Your math teacher stinks? In today's world, that's seems to be a perfectly justifiable reason for kids (and parents, and politicians) to blame the school for these kids not knowing their multiplication tables.

Not in my house. My kids are gonna know their multiplication tables even if they are taught by New York City's Rubber Room All Stars!

Your English teach is lame? Well, then by all means you should not know how to compose a simple sentence.

How about a little ownership over your own education, huh? Instead of viewing school like a 5 star hotel where everyone who works their ought to be at your beck and call with white glove service, why not view school more like CostCo or Home Depot where the goods are on the shelf, but dude or dudette, you better go figure out a way to get what you need by yourself!!

And if you do find an employee that can help you, be grateful for their assistance instead of demonstrating an attitude of entitlement.

Do teachers need to do better in this country?

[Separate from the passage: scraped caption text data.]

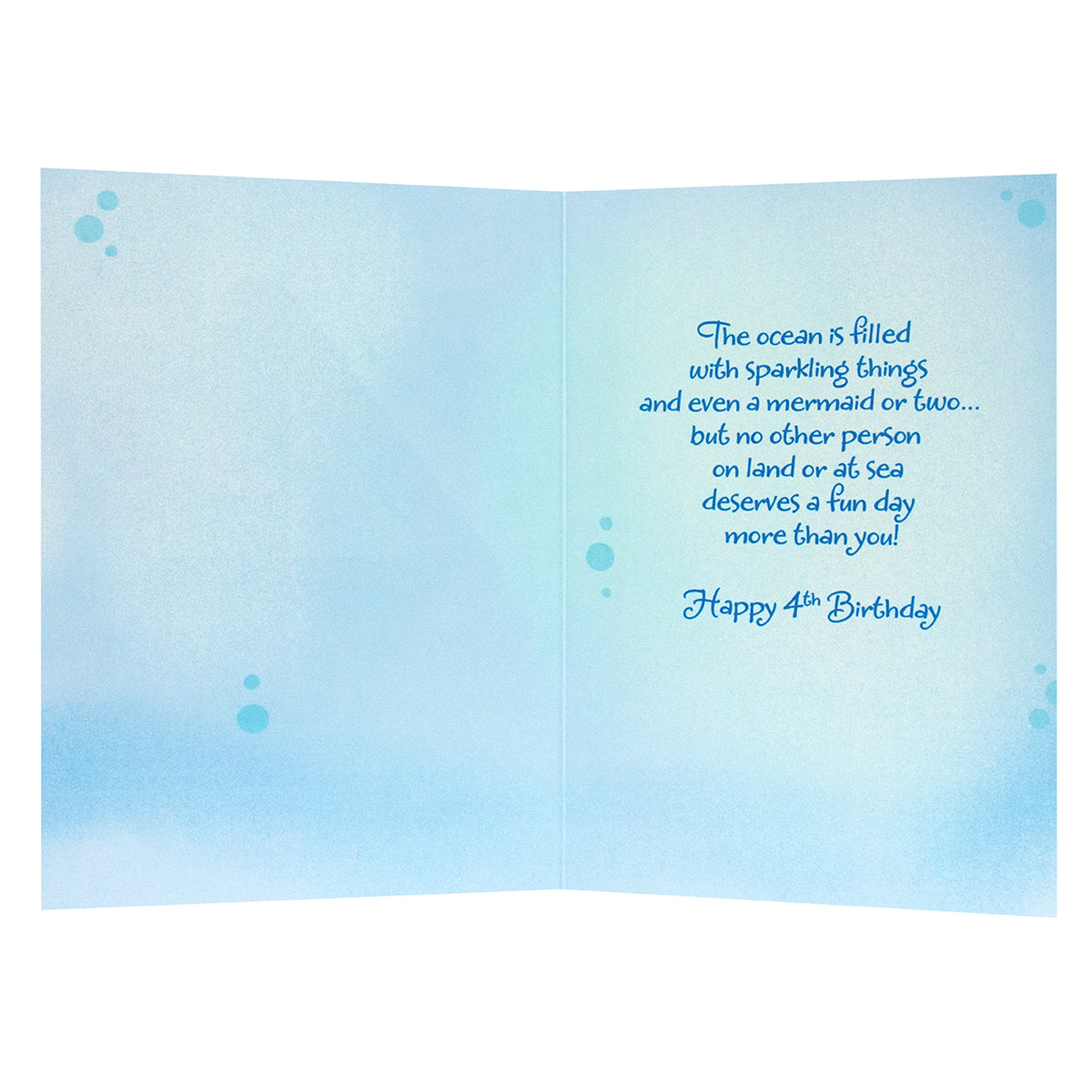 Connections from Hallmark 4th Birthday Card - Mermaids In The Sea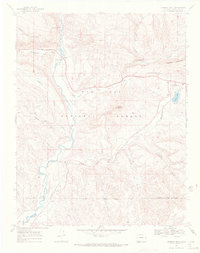preview thumbnail of historical topo map of Archuleta County, CO in 1968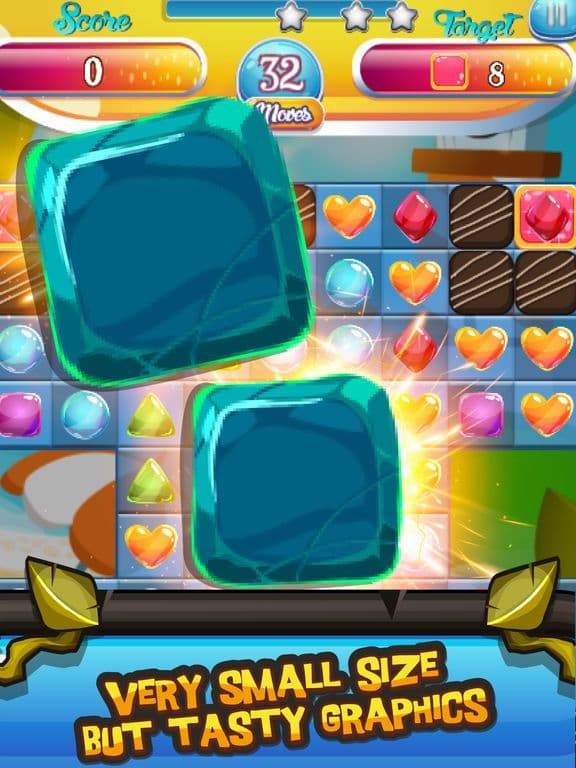 Sweet Party Crush Puzzle game screenshot 2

For sure!

But if they don't is that really a legitimate excuse for our students not to become well-educated?

All the tools are there. The internet. The public library. Teachers who care. Outreach programs. On and on and on. For the kid who is ready to apply some good ol' fashioned elbow grease, they sky is the limit.

And for the kid who thinks it is the job of other people to "make them smart"... may the Lord watch over them.

Views: 37

Comment by Martin Kono on January 11, 2010 at 7:56am
You're quite right but I don't agree. My physics teachers in primary school were hopeless. I was good at maths, learned German, did very well on other subjects but my physics education is almost at 0 level just because of bad teaching.
Comment by Colleen Laymon on January 11, 2010 at 1:07pm
It is certainly not black and white, but I do agree that the pendulum needs to swing back to student ownership of their learning. Too many parents place blame on the teacher first, and don't want to acknowledge their child's lack of motivation.
Comment by Alan Sitomer on January 11, 2010 at 1:27pm
nothing universal ever applies, now does it?
Comment by Jessica Eitzen on January 13, 2010 at 11:00am
I agree. I've got a mom who argues EVERY problem missed on homework and every disciplinary action I take against her child like it's my fault. I often get the passive-aggressive She behaves quite well and works just fine on her own when the assignment is stimulating/challenging/whatever enough. And get this...she's a school counselor.

I have a mom who came up to me one time and told me in front of her child that if I didn't start "doing things differently" (i.e. if I didn't stop giving her child zeroes for not turning in his homework or disciplining him when he got in trouble) that she was going to transfer him to a different school. Can't imagine why he's not getting any better....
Comment by Jessica Eitzen on January 13, 2010 at 11:00am
Oh, and then there's the mom of the little girl on an IEP who has told our principal that she shouldn't have to do as much work as the rest of the class because, and I quote, "she's slow."